OBJECTIF DE LA TÂCHE
D'après le texte fourni, quel fut le premier synthé analogique de Dan Lacksman ? Répondez en une phrase, s'il vous plaît.

TEXTE FOURNI
-.-.-

La compagnie console

Quelque chose d’enfantin habite Dan Lacksman, à commencer par son personnage tout en cigare/rondeur/BD chez Telex, trio belgicain jusqu’à la moelle, qui tiendra depuis 1978 jusqu’à la mort d’un de ses trois protagonistes, Marc Moulin, en 2008. Et puis quand Dan parle, notamment de son parc à machines, et en explique les fonctionnements, il mime les réglages en agitant des boutons imaginaires à l’air libre. Gantois bilingue qui travaille essentiellement sur laptop et musiques électroniques compressées, Maxim est ici comme un happy kid dans un gigantesque magasin de jouets. Amusé, fasciné, il filme Dan occupé à manipuler les curseurs ou planté devant son big synthé modulaire qui tapisse l’un des murs du studio, dédale de plusieurs pièces où circulait encore récemment Patrick Hernandez. Dan était déjà aux synthés sur le tube planétaire de 1979, Born to Be Alive, et le revoilà présent pour cinq nouveaux titres à paraître. Il s’est également collé à la réalisation du dernier synth-album de Plastic Bertrand. Dan n’a rien du puriste exclusif, pas le genre à snober les musiques popus, comme en témoigne son CV. Soit le trajet d’un ketje de Molenbeek, vite saoulé par sa première année à l’IAD et qui décide de scruter d’immédiats travaux pratiques sonores. Il pose alors sa candidature à ce qui constitue à l’époque l’un des studios phares de Bruxelles, Le Madeleine. Bien avant l’ICP ixellois, ce repaire au centre-ville voit défiler de nombreuses vedettes. Au début, genre oblige, Dan est juste le tea boy: chargé de vider les cendriers -« toujours le matin, jamais le soir, pour éviter les incendies »- et passer l’aspirateur. Au-delà de la fonction d’homme de ménage, Dan n’en perd pas une miette sur la compagnie console. « Comme le patron de l’endroit n’avait pas les moyens d’acheter une table, il l’avait fabriquée lui-même. J’ai beaucoup appris. »

Dan Lacksman et son VCS3, son premier synthé analogique, acheté il y a un demi-siècle.

-.-.-

INFORMATIONS EXTRAITES
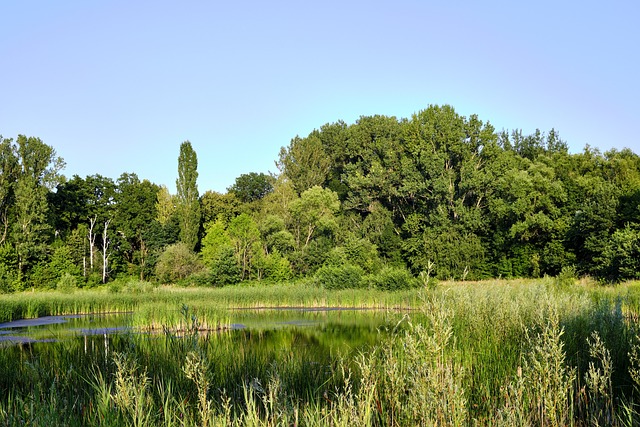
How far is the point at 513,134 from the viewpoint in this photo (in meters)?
68.6

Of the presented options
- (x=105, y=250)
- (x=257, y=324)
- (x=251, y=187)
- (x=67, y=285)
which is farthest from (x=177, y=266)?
(x=257, y=324)

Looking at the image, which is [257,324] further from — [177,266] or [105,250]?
[105,250]

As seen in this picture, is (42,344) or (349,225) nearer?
(42,344)

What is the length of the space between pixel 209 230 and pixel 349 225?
1234cm

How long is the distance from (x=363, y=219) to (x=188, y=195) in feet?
53.0

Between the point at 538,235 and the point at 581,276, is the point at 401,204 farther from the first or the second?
the point at 581,276

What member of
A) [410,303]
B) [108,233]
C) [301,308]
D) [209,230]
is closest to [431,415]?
[410,303]

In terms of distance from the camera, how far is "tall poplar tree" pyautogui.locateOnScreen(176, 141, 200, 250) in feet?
162

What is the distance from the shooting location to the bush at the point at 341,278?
3672cm

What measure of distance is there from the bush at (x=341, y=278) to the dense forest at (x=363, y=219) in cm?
11

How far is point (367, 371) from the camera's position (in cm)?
367

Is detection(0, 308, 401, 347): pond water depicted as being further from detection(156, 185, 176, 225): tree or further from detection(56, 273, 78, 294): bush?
detection(156, 185, 176, 225): tree

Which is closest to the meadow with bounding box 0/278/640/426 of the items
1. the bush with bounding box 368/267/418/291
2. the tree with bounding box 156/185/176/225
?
the bush with bounding box 368/267/418/291

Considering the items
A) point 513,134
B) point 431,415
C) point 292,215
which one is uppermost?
point 513,134
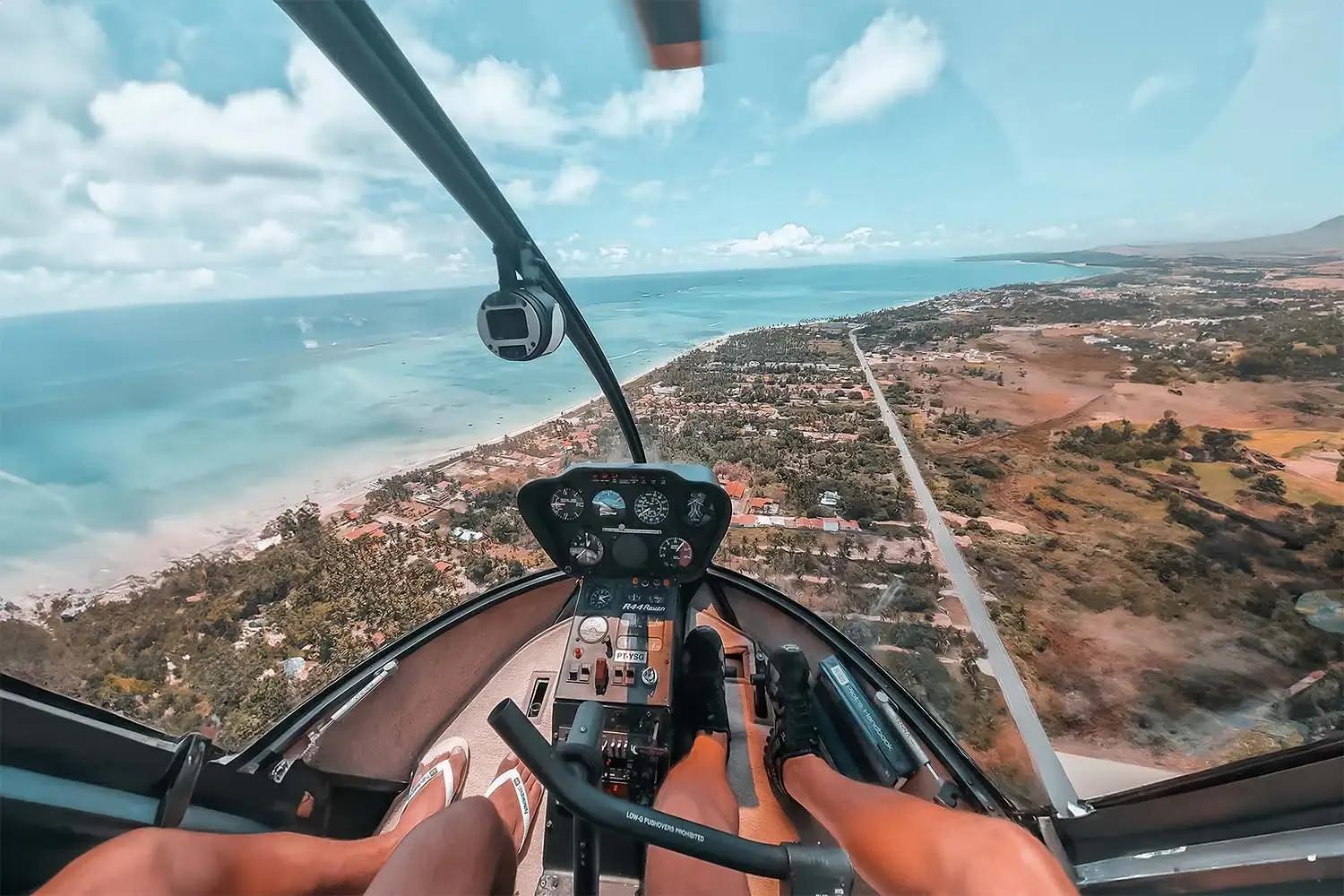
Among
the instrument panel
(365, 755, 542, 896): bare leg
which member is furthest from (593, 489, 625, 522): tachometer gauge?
(365, 755, 542, 896): bare leg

-.-.-

LA RÉPONSE
Le premier synthé analogique de Dan Lacksman est le VCS3, acheté il y a un demi-siècle.